Mee Raqsam: Poetry, in perfect tandem with prose

‘Mee Raqsam’ showcases the holistic spirit of art which goes beyond the boundaries of religion

By   |  Published: 24th Aug 2020  12:35 amUpdated: 23rd Aug 2020  8:43 pm

“You have the freedom to be yourself. Your true self, here and now. And nothing can stand in your way.”

— Jonathan Livingston Seagull.

In the midst of all the vile and vitriol, rises the tale of the human spirit. Told with poignance and spread over less than two hours, this is a sensitive experience. It talks less, tells more. There is the poetic exuberance in the danseuse and sorrow and determination in a high fluent prose of a father who lives the dream of a daughter and the baggage of a polarised world — brazen, unapologetic, in fact, aggressively postured.

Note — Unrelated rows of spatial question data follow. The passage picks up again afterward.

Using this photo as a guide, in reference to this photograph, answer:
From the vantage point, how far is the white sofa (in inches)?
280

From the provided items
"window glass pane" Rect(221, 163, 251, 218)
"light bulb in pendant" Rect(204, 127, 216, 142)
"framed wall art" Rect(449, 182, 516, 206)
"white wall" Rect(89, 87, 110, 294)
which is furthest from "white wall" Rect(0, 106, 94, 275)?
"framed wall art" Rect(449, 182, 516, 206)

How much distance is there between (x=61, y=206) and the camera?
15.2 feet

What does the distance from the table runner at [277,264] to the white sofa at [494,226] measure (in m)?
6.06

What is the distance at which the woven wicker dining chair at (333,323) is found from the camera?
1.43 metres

Watch prose and poetry in perfect tandem. A film like few we have seen in recent years. From the heart, to the soul. In fact, it is the naïve, the cultivated or the tutored seem to have not an iota of doubt against the universality of art and are busy drawing of divisive lines separating the holistic spirit of art. If anything, this will help humble us as humans and remind us that we mortals are too small to champion larger than life issues.

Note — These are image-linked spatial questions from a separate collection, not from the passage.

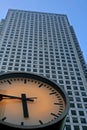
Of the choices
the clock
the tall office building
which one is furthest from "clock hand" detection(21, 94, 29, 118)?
the tall office building

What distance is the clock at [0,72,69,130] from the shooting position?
2.47 m

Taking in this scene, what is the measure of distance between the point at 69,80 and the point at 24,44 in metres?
17.1

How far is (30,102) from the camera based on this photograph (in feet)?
8.89

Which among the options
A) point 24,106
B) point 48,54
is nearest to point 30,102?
point 24,106

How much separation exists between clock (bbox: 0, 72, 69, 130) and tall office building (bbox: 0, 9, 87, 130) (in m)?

For instance, the character in the film says his religion is too powerful to be affected by the art choice his daughter makes!! In an attempt to establish a culture as superior to something/someone else, we end up refracting our inhibitions, our limitations.

The simple storyline is set in Azamgarh in Uttar Pradesh. A little girl Mariam (Aditi Subedi) loses her mother and grows up under the guidance and inspiration of her Dad a poor local Darzi Salim (Danish Hussain). Her relatives including aunt Zehra (Shradha Kaul) and grandmother (Farukh Jaffer) oppose her passion for Bharatanatyam. Uma (Sudeepta Singh) who runs the local dance academy with patron Jayprakash (Rakesh Chaturvedi Om) encourages her to improve her gifted skill sets. The local community headed by Hashim Seth (Naseeruddin Shah) oppose a girl from their community taking to Bharatanatyam. Thus begins the tale of the human spirit, the challenges in a polarised world, social compulsions, economic challenges and emotional pressures.

Plot apart, the story avoids the usual clichés and modules without stretching to replace them with new ones. In fact, you would find the stereotypes all along. What works is that they do not stand out like a sore thumb but get absorbed in a very honest narrative that may reach the pulpit but ensures they do not get stuck there.

The performances in the film take it a few notches up. Everyone from the veteran Naseeruddin to the new guy Kaustubh Shukla live real life for their screen moments. Naseer is back in sublime form. What a performance in a cameo!! Brilliance personified. Every detail is taken care of. For instance, even in a place like Azamgarh the dance teacher is wearing her Kanchi cotton and Chanderi saris with the typical Bharatanatyam style. Do not miss out on the lilting nattuvangam in the background.

As the central character, there is just the right tone and spirit that Aditi Subedi gives Mariam. This, one would believe, is central to the film and with effortless ease she delivers. She does not wear revolt on her sleeve. She hides resolve in her intent. Central to the film is her declaration: ‘Mee Raqsam’ (I am dancing).

However, overtaking even her brilliance is Danish Hussain in arguably one of the most restrained performances known to contemporary Hindi cinema. As the determined father he too stays away from standard expressions and reactions. This, to my mind, is a National Award-winning performance — something people should be talking about along side a Naseer in Sparsh or a Sanjeev in Koshish or even a Balraj Sahani in Kathputli. They are indeed big names and I very daringly put his alongside such power players. He richly deserves it.

I am also a cynic and believe that this film may well go unnoticed to point to the paradox of our art and times. However, as a lover of good cinema I will remain eternally grateful to Baba Azmi who decides to move from the camera to make a film and gift us this wonderful statement loaded in political hues but strictly within the parameters of cinema as a class act.

I guess the Ganga Jamuna Tehzeeb had to be brought in and not left to subtleties not because it was necessary for the film, but for serving a larger purpose. This is, perhaps, the only arguable grey area where the effort seems like an investment. That too is welcome.

To go back to Bach: “Strength does not come from winning. Your struggles develop your strengths. When you go through hardships and decide not to surrender. That is strength.” That is under challenge now as never before to those who are willing to read the writing on the wall or hear the subdued song in the backdrop. Hopefully, we will all garner enough to say ‘Mee Raqsam’.